EXPERIMENTAL BIOPHOTONICS
Scientific vision
Novel imaging approaches are increasingly important in many disciplines and are essential for overcoming the challenges of the modern world. Many urgent challenges, especially in biomedicine, such as cancer, are most efficiently addressed by light microscopy. Therefore, our research focuses on novel light microscopy techniques and their applications, and, importantly, relevant topics in fundamental optics that can yield important impulses and solutions for our development.
Our strength will be in the novel imaging techniques benefiting from our theoretical results and being directly utilized in biomedicine and materials science. At the same time, the unmet requirements from the application fields influence our direction of development, which in turn stimulates the theoretical effort.
Novel approaches will be developed in Holographic Incoherent-light-source Quantitative Phase Imaging (hiQPI) using our extensive expertise with optical design, 4G/ metasurface/ geometric-phase optics, vortex and other specialized beams, coherence gating, light propagation in inhomogeneous and multilayer structures, superresolution and optical-instrument design and assembly using 3D printing and machining.
Our ultimate goal is to advance hiQPI to a fully recognized and popular imaging technique, especially in biomedical research. This will be achieved by enabling easy-to-use super-resolution and 3D imaging capabilities, including imaging in turbid media. Holographic tomography and Z-stacking approaches will be compared and potentially combined, supported with novel strategies of 3D refractive-index profile reconstruction based on transformation and non-Euclidean optics. Imaging in the turbid medium will be newly achieved by transmission-matrix measurement.
Importantly, the extended hiQPI capabilities will enable us to measure cell behavior not only in monolayer culture but also in tissue fragments and 3D extracellular matrices. This will particularly accelerate our cancer research in personalized treatment utilizing patient biopsy, testing novel drugs suppressing cell motility with a potential for the treatment of invasion and metastasis, and studying intrinsic subcellular mechanical forces as a deeper level of possible therapeutic targets.
A recently developed new hiQPI instrument [Bouchal et al., 2019c] will allow the fabrication of dedicated 4G optical elements, improving optical performance and introducing new functionalities to imaging instruments developed in our group.
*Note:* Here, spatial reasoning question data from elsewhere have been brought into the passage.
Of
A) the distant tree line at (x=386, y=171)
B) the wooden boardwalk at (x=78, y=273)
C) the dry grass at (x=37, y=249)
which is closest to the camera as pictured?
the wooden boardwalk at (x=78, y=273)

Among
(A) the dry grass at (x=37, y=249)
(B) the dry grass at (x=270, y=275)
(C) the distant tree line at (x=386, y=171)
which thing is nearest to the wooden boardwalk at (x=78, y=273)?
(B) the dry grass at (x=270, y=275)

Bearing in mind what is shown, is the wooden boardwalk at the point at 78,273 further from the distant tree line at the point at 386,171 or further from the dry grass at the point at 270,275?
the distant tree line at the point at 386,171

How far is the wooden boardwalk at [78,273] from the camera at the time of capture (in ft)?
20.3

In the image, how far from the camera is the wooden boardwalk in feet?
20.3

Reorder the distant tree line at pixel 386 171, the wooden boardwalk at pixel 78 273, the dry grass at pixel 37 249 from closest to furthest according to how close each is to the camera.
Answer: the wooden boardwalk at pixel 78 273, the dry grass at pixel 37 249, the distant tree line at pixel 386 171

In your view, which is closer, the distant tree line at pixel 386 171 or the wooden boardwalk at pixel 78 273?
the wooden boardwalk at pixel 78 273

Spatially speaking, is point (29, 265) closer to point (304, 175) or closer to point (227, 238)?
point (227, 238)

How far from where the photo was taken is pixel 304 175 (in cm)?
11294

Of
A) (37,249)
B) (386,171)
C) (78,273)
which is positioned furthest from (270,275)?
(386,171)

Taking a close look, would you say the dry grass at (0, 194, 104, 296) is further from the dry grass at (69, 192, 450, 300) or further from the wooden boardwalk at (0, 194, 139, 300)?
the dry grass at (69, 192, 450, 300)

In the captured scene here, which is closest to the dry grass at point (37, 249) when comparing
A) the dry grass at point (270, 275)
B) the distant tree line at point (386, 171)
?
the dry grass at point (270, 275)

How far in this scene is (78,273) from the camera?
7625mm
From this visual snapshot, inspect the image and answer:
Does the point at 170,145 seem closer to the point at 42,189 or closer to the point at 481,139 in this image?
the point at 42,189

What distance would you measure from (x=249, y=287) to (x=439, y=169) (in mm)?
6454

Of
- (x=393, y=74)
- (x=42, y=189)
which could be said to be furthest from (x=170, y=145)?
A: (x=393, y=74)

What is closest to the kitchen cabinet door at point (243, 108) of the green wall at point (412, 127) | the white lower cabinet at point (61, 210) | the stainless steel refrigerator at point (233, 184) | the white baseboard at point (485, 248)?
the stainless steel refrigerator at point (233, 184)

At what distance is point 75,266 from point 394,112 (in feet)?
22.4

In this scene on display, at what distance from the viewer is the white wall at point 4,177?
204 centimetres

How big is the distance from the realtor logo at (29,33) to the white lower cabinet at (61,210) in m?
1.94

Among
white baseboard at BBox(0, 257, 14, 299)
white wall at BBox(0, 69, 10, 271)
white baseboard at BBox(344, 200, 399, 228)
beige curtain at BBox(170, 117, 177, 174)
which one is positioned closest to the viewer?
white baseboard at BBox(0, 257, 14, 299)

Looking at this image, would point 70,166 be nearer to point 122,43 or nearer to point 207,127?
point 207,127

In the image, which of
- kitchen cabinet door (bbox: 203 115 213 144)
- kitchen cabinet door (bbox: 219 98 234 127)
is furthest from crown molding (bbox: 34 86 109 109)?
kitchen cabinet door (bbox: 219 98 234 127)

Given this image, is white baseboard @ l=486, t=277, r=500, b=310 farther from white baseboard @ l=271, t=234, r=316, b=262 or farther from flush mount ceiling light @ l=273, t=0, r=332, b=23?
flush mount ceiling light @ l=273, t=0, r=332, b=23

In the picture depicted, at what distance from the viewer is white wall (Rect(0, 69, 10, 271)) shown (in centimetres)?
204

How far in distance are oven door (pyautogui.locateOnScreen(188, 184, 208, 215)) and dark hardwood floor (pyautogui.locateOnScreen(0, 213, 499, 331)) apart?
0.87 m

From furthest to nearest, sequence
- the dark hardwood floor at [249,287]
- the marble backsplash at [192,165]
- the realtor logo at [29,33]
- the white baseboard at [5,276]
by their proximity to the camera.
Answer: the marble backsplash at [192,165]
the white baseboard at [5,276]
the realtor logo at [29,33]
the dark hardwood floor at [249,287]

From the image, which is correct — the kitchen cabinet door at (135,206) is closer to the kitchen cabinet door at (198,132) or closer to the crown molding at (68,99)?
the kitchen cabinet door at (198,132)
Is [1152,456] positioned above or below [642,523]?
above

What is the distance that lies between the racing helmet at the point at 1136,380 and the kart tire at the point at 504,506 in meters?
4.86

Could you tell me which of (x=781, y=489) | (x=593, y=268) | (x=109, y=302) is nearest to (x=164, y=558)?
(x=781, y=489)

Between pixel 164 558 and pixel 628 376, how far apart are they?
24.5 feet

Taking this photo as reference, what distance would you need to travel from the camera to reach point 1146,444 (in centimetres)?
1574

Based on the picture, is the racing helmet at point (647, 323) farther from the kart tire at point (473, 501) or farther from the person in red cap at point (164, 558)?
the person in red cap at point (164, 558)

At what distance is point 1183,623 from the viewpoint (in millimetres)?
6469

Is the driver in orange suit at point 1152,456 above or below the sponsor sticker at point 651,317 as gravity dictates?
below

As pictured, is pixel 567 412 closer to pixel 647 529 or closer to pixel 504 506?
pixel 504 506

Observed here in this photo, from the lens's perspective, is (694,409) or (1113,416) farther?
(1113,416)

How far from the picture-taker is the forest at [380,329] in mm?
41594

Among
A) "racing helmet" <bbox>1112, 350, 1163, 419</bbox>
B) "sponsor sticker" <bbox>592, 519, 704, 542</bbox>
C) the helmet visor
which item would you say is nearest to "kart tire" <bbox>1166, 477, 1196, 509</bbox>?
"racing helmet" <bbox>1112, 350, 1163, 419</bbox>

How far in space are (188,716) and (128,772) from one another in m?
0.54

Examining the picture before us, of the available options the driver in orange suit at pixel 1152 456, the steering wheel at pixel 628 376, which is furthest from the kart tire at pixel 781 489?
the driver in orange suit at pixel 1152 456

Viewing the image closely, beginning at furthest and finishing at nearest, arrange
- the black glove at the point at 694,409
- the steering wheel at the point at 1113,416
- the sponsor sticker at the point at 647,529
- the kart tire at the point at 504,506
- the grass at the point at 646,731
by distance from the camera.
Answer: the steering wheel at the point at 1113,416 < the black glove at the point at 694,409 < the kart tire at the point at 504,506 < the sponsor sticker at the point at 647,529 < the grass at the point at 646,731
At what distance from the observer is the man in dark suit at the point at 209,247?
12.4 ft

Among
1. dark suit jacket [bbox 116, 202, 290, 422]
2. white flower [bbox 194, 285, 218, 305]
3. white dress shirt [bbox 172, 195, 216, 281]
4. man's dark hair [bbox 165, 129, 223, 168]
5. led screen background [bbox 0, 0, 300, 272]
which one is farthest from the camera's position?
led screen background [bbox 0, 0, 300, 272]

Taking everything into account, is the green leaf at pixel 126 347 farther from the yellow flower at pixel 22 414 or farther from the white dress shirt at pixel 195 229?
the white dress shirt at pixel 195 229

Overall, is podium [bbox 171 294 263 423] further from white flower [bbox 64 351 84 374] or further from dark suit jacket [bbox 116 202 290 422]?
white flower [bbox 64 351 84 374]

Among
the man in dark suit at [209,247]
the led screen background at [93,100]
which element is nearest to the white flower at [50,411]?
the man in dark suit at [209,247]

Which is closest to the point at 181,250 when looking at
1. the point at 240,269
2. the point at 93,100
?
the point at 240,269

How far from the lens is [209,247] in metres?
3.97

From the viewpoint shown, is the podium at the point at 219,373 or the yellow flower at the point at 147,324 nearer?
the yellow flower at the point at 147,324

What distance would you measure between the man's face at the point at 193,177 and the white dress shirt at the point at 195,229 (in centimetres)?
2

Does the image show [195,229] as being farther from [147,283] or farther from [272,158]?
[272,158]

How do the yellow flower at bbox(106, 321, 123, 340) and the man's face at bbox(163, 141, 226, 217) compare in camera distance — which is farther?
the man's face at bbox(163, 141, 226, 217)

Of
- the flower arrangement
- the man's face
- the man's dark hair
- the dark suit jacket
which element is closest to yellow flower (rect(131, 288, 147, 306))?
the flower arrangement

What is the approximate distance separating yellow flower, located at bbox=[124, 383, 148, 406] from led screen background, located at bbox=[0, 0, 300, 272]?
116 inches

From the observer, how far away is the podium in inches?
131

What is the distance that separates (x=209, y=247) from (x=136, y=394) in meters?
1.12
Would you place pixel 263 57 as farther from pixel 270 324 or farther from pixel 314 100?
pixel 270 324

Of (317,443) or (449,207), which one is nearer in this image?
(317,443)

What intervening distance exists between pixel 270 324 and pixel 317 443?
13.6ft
The principles of hiQPI, previously applied in geometric-phase imaging, will be further developed to explore photoluminescent materials. This follow-up research is motivated by the potential of holographic experiments for the fast and reliable study of various biological and artificial samples through their polarization anisotropies. In addition to the holographic research of conformation through polarization-sensitive fluorescence imaging of biological cells, these experiments will also investigate modern materials, including hexagonal boron nitride and other candidates for single-photon emitters.
Our expertise is going to be continuously strengthened by our work in fundamental optics, including unconventional imaging and computer simulations of light-wave propagation in photonic structures and inhomogeneous media.
Building a team of solvers composed of all professions like physicists, engineers, statisticians, biologists and medics, is essential for the final success. In our team, each member should be firmly anchored in his/her specialization and qualified to understand the other views in order to create inclusive plans for solutions to the problems tackled.